The Other Side of Midnight
Page 15
Two years ago, my buddy, Danny, got into a bit of a fender-bender. The guy was driving an Acura sports car. It was one of the high-end models, like a Mercedes, not one of the ones you see around here. Buddy rear-ended Danny here in the Tim Horton’s parking lot. I got out making sure Danny was okay, and I kind of positioned my car so buddy in the Acura couldn’t take off. The guy had gone into Tim Horton’s without even realizing he had rear-ended someone. He came out, got back in his car and blew the horn at me. “Move out of the way,” he said.
“No, I’m not getting out of the way, man. You just rear-ended someone. You can’t leave the scene of an accident.”
He got out of his car and walked across to the Tim Horton’s.
Me and Danny were talking. “Are you all right, or what?”
“Yes, but my neck is a little sore.”
I called the ambulance.
“The ambulance will be here in a minute,” I said. “They’ll probably throw you on a stretcher.”
Buddy came out with a coffee in his hand, a big black coffee. I knew right off the bat he was drunk. He was like, “What are you harassing me for?”
“What do you mean, harassing you?”
He said, “You blocked me in. You wouldn’t let me leave. Do you know you can be charged for that?”
I’m like, “Hold on now, bud. You just rear-ended a guy. How come you’re not asking him if he’s okay? You’re more worried about getting away. That tells me you’re drunk. Are you drunk?”
With that, he turned around and went back into Tim Horton’s for the third time.
The cops came and then the ambulance took Danny off. He had whiplash.

........

● WHAT THE TASK REQUIRES:
Please state what injury Danny turned out to have, according to the fender-bender excerpt. The listing that comes next has no connection to the fender-bender excerpt.

● DATA SHOWN:

........

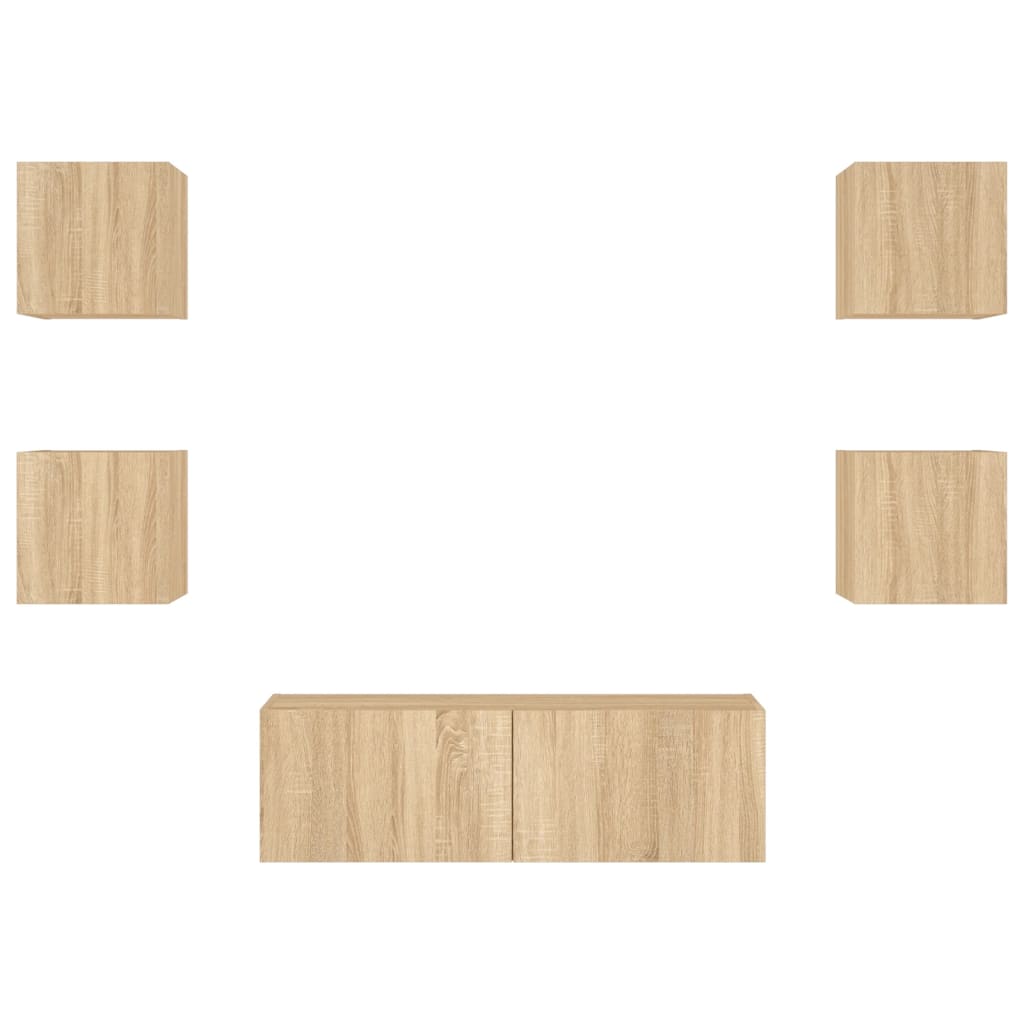 5-delige Tv-wandmeubelset met LED-verlichting sonoma eikenkleur is nu te koop bij PeponiXL, paradijselijk wonen!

........

● COMPLETED TASK:
Danny had whiplash.